American football player (1918–1980)

George Ellison Weeks (December 16, 1918 – March 1980) was an American football defensive end who played for one season in the National Football League (NFL). After playing college football for Alabama, he was drafted by the Philadelphia Eagles in the 14th round of the 1943 NFL draft. He played for the Brooklyn Tigers in 1944.

During World War II, Weeks served as Athletic Officer for Camp Kilmer in New Jersey for almost two years, where he was head coach and director of athletics for over 2,000 soldiers. It was during this time that he played for the Brooklyn Tigers.
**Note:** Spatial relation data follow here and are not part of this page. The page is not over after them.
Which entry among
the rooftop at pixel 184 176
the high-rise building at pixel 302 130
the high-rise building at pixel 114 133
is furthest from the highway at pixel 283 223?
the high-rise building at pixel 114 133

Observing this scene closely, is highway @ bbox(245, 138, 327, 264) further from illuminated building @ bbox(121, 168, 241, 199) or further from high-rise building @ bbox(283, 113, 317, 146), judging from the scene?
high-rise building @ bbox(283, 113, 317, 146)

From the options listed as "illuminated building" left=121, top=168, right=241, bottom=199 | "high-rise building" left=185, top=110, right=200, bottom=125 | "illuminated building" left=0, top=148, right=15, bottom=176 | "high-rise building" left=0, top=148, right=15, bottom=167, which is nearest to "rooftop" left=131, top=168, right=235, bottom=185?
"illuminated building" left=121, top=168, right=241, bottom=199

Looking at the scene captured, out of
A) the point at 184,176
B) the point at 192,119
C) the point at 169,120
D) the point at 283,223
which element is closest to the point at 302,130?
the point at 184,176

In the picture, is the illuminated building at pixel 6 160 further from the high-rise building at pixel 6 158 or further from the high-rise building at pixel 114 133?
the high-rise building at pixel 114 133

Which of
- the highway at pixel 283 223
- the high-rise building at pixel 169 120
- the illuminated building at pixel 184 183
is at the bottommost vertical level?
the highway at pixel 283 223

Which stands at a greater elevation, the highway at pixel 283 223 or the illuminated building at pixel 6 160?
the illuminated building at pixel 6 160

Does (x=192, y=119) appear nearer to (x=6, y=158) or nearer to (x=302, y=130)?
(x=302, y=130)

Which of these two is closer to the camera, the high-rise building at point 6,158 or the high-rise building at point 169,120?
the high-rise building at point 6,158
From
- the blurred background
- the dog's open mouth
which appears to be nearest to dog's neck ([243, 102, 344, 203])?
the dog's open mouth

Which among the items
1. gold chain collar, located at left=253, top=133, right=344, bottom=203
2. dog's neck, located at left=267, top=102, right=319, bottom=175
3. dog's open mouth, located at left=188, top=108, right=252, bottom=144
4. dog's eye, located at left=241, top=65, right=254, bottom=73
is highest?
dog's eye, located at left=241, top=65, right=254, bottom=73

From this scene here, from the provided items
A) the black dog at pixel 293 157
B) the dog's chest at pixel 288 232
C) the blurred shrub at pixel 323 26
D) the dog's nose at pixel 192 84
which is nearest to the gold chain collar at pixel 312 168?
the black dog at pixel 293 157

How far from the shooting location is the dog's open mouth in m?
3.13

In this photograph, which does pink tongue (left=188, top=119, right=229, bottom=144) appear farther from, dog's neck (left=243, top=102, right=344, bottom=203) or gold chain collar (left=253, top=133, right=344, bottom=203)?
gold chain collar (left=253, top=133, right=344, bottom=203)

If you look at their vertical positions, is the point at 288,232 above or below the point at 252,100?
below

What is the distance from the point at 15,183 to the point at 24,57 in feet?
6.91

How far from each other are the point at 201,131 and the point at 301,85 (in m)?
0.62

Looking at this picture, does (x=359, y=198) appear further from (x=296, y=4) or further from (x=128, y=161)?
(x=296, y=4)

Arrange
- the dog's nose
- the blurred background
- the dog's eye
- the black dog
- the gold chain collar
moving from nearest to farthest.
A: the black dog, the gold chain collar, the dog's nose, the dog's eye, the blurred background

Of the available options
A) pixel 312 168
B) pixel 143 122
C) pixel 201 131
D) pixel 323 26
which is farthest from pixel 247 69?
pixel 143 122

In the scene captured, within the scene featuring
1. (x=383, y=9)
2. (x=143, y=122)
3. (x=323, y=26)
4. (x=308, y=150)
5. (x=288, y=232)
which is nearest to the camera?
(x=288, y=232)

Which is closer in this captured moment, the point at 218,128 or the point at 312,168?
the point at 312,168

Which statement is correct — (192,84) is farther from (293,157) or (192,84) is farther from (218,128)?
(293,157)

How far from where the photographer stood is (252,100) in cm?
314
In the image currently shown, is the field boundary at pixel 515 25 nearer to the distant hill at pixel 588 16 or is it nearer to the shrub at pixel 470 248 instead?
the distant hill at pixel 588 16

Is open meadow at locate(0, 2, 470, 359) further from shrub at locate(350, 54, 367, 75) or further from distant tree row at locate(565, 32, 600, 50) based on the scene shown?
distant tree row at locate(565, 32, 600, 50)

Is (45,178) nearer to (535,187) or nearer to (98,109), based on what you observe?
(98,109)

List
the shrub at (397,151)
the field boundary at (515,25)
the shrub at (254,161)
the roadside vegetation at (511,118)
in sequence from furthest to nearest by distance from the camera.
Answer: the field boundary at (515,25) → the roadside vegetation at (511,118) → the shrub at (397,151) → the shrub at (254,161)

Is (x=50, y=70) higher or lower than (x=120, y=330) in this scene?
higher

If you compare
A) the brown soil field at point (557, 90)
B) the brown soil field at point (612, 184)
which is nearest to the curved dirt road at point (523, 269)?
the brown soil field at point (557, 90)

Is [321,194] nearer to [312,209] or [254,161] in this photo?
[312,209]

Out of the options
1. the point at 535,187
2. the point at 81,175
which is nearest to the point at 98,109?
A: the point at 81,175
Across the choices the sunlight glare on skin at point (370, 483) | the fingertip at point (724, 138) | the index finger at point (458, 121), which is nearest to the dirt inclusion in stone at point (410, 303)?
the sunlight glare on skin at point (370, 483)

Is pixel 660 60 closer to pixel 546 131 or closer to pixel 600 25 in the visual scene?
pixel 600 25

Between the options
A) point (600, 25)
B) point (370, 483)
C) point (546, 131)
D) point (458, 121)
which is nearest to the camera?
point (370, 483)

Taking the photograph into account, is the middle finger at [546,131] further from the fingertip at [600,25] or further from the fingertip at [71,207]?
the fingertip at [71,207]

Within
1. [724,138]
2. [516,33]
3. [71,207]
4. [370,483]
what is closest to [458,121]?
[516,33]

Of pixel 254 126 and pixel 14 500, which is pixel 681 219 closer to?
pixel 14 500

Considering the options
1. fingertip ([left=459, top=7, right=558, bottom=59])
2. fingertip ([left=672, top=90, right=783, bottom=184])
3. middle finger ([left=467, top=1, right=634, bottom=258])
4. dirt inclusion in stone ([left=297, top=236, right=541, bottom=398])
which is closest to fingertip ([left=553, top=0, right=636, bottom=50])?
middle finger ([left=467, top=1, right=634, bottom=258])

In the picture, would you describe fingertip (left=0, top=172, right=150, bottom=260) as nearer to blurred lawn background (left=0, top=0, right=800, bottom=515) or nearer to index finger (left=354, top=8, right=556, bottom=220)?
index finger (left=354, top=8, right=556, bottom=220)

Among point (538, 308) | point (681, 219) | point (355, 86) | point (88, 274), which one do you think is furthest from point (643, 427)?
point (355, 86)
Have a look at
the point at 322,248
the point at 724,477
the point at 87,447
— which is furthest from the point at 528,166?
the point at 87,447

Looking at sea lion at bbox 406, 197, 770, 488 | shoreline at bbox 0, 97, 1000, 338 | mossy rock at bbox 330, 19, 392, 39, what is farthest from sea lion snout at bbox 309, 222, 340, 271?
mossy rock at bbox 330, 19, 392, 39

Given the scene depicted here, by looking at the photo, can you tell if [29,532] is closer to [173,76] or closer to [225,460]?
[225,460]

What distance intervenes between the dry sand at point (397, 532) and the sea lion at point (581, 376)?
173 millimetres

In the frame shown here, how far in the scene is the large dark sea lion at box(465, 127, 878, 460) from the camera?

After the war he coached for a time at Clay County High School in Alabama. Weeks got into coaching at the college level in 1948. He served as Jacksonville State University's end coach in 1948, where the Gamecocks won the Paper Bowl. In the spring of 1949, he was Jacksonville State's first-ever men's golf head coach for the newly-developed program. Weeks spent just one academic year there before moving on to the University of North Alabama, where he would become an assistant football coach and head baseball coach. He remained the head baseball coach for 22 seasons.